As we've seen in the past, teams have begged Cutler to make mistakes. But since he has done a better job of recognizing defenses and making the right throws, teams no longer had the option of making the Bears' offense one dimensional.
And yet, even while guys like Roy Williams, Johnny Knox and Kellen Davis are getting theirs, Matt Forte continues to be the most valuable player on the Bears' roster. He is personally responsible for a larger percentage of his team's total offense than any player in the NFL, and has finally started to receive national recognition for his abilities. Whether it's the discussion surrounding his contract or just the fact that he's clearly one of the elite backs in the game today, Forte has been the man in Chicago. I have been roundly blasted on this site and elsewhere for comparing Forte to now-Hall of Famer Marshall Faulk for two years, but now he's backing up my faith by proving to have similar ability.
But the last few games, despite Forte still producing on a weekly basis, the attention of the media has turned to Cutler's "sudden" ability to dominate an NFL game.
With Cutler out, the eyes of the city, media, and pressure to make the playoffs will rest largely on the legs of Forte.
Caleb Hanie will (hopefully) be able to manage the game effectively, and the Bears defense will be asked to step up and take the game over. But Forte is the headliner in Chicago, and everyone knows it.
Aaron Rodgers is having a great year in Green Bay, but he has some of the best receivers in the game to catch passes from him. Truthfully, Rodgers should be - and likely is - the only competition Forte has for the league's MVP this year. It's really hard to dispute the numbers being put up by either player this year, and if both are in the postseason it will be hard to deny either the award.
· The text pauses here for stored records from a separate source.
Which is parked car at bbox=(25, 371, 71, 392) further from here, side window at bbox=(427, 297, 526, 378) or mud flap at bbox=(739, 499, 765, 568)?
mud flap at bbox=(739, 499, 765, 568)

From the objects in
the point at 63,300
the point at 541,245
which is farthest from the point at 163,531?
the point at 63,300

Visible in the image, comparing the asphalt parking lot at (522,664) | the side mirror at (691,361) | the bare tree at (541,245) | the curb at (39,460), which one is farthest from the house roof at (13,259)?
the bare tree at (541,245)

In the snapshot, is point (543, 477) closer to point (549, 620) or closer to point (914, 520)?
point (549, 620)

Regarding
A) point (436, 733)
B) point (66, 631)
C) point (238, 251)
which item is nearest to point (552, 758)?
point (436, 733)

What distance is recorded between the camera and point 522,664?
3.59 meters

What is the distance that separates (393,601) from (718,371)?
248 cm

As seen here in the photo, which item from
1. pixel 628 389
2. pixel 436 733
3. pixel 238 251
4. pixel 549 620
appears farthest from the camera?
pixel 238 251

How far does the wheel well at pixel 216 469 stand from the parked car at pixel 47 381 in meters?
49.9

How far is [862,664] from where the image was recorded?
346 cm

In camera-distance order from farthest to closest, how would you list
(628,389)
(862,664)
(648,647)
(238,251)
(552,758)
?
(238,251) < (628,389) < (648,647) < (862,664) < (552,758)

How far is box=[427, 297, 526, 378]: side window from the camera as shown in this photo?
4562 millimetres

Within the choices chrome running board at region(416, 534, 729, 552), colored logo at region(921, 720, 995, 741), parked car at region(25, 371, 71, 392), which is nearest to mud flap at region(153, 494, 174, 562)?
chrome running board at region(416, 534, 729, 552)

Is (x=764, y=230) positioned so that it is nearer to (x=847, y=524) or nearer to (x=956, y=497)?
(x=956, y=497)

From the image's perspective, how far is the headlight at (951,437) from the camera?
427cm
But the difference this year in Chicago, as was the case in Green Bay last year, is the injury factor. Cutler being removed from the situation for the next five or six weeks presents an opportunity for Forte to emerge as the undisputed bread winner on the Bears. If Forte can carry the load and continue producing the way he has without Cutler, and as the weather in Chicago becomes miserable, the voters will have to give Forte additional consideration for the biggest individual award in the game.